GIVEN RECORDS:
※

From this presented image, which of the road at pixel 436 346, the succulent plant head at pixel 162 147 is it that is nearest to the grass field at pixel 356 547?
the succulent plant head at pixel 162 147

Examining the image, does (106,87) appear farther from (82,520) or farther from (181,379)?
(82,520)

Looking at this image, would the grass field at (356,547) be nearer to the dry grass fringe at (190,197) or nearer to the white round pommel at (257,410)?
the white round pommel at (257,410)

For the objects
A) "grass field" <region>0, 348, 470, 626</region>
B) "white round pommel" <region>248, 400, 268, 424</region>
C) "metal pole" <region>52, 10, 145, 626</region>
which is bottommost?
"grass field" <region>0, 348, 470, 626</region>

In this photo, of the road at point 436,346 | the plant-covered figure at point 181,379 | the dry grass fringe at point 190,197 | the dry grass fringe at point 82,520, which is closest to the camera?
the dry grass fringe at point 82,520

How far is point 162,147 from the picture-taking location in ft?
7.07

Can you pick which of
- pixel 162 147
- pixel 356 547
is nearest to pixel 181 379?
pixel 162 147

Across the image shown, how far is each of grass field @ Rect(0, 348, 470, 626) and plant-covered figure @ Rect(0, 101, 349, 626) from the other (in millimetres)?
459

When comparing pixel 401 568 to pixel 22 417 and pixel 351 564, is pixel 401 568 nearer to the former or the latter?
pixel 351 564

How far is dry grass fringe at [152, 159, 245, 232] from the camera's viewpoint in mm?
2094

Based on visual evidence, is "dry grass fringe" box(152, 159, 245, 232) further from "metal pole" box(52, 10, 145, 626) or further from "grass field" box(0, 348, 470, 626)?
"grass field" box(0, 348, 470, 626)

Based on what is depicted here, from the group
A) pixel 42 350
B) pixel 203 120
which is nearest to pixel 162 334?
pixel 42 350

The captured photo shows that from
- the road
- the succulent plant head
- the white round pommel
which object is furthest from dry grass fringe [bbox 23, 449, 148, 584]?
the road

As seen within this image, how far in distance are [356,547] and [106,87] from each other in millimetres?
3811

※

GIVEN TASK:
Can you restate every record above word for word?

THE RESULT:
From this presented image, which of the road at pixel 436 346, the succulent plant head at pixel 162 147 is it that is nearest to the grass field at pixel 356 547?
the succulent plant head at pixel 162 147

Examining the image, does (106,87) appear farther from (82,520) or farther from (181,379)?
(82,520)

Looking at this image, would the grass field at (356,547) be nearer to the dry grass fringe at (190,197) or nearer to the white round pommel at (257,410)?
the white round pommel at (257,410)

For the objects
A) "grass field" <region>0, 348, 470, 626</region>
B) "white round pommel" <region>248, 400, 268, 424</region>
C) "metal pole" <region>52, 10, 145, 626</region>
which is bottommost?
"grass field" <region>0, 348, 470, 626</region>

In this photo, of the road at point 436,346 | the plant-covered figure at point 181,379 | the dry grass fringe at point 190,197 | the dry grass fringe at point 82,520, which is closest to the camera?
the dry grass fringe at point 82,520

How far is point 162,147 from the picture-taking location in ft?
7.07

Can you pick which of
- pixel 162 147
- pixel 356 547
is nearest to pixel 181 379?
pixel 162 147

Across the image shown, how far is each of grass field @ Rect(0, 348, 470, 626) and plant-covered figure @ Rect(0, 101, 349, 626) from the other (in millimetres)?
459

When comparing pixel 401 568 to pixel 22 417 and pixel 351 564, is pixel 401 568 nearer to the former or the latter?
pixel 351 564

How far is dry grass fringe at [152, 159, 245, 232] from the camera's viewpoint in mm?
2094

Based on visual evidence, is "dry grass fringe" box(152, 159, 245, 232) further from "metal pole" box(52, 10, 145, 626) or further from "grass field" box(0, 348, 470, 626)?
"grass field" box(0, 348, 470, 626)

Based on what is depicted here, from the group
A) pixel 42 350
B) pixel 203 120
which is nearest to pixel 162 334?
pixel 42 350

The captured photo shows that from
- the road
- the succulent plant head
- the white round pommel
which object is furthest from dry grass fringe [bbox 23, 449, 148, 584]?
the road

As seen within this image, how far in distance are [356,547] and [106,87] from each other in millimetres?
3811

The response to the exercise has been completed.